# EXERCISES TO COMPLETE:
1) Decide whether each statement below agrees with the commentary on the Fund for Peace fragile state rankings. Answer yes or no for each, quoting the words of the commentary that settle it.
(a) Malawi's 2014 election was largely nonviolent.
(b) The 2014 rankings were the Fund for Peace's fifth index on state failure and fragility.
(c) Benghazi was one of the most violent hotspots in Africa in 2013.
2) According to the commentary on the Fund for Peace fragile state rankings, how many discrete violent groups are operating within Libya?
3) Carry on the commentary on the Fund for Peace fragile state rankings, starting right after its final sentence.

# EXCERPT PROVIDED:
After a cursory look at the Fund for Peace’s (hereafter FFP) 2014 fragile state rankings, @ACLEDInfo mentioned on twitter that the metrics were ‘questionable’. We suggested index’s rankings of fragility bear little relationship to reality. A polite reply from the FFP opened the space for more discussion. Since a complete conversation is not ‘tweetable’, this piece summarizes how we consider any failed/fragile state index to be a largely futile, and empirically questionable, exercise.

In the FFP’s tenth index on state failure and fragility, Chad in more ‘fragile’ than Pakistan, Zimbabwe than Nigeria, Malawi than Libya and Kenya over Mali. Perhaps the Malawi-Libya comparison is the most egregious, and indicates the distance between an intuitive understanding of what state fragility is, and how it is expressed in indices such as the FFP’s. In 2013 and into 2014, Malawi underwent a corruption scandal; a hotly contested, yet largely nonviolent, election; and a transition of power between parties as a result of the 2014 election. Similar to other sub-Saharan states, it has pockets of deepening poverty, high population and climate vulnerability. Yet overall, it is one of the least violent states across Africa and indeed the developing world. On the other hand, Libya is still undergoing a violent and unstable transition from autocracy to democracy.

Benghazi was one of the most violent hotspots in Africa in 2013; over a dozen discrete violent groups are operating within the state with the aim of destabilizing the post-Quadaffi government apparatus; the government is holding together a weak, fragmented and persistently attacked alliance. Battles and violence against civilians characterize the violence within the state, compared to the high rate of intermittent riots and largely non-violent protests that occur in Morocco and Tunisia. Libya has a development level that is higher than African averages, the variation in public good access and political stability throughout the state is also high. To place Malawi as more ‘fragile’ than Libya (and other comparisons mentioned above) is to fundamentally misunderstand how a state apparatus is made vulnerable to and by internal dissent, poverty and political institutions.

# DATASET CONTENT:
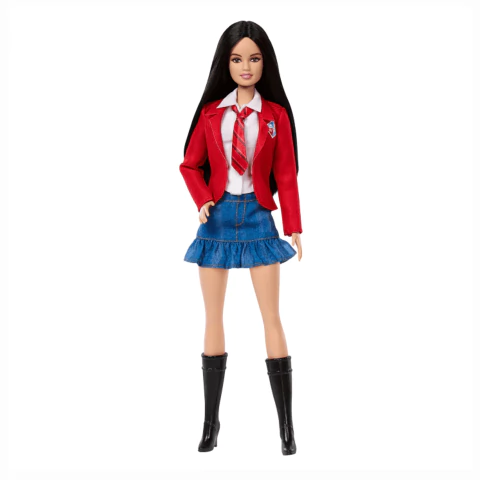 Boneca Barbie Rbd Rebelde Lupita Hxj72 Mattel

# RESPONSES TO THE EXERCISE:
1)
(a) Yes: "a hotly contested, yet largely nonviolent, election"
(b) No: "In the FFP’s tenth index on state failure and fragility"
(c) Yes: "Benghazi was one of the most violent hotspots in Africa in 2013"

2) Over a dozen.

3)
FFP’s index is the subject of this piece, but multiple fragility indices commit many of the same errors, and can also differ in which countries are considered fragile. The figure below displays how African countries have fared in recent indices, compared to overall event and fatality counts from ACLED data (excluding non-violent events and peaceful protests). There is limited agreement on what constitutes ‘fragility’, largely due to vague, contradictory, and tautological definitions and necessary and sufficient conditions.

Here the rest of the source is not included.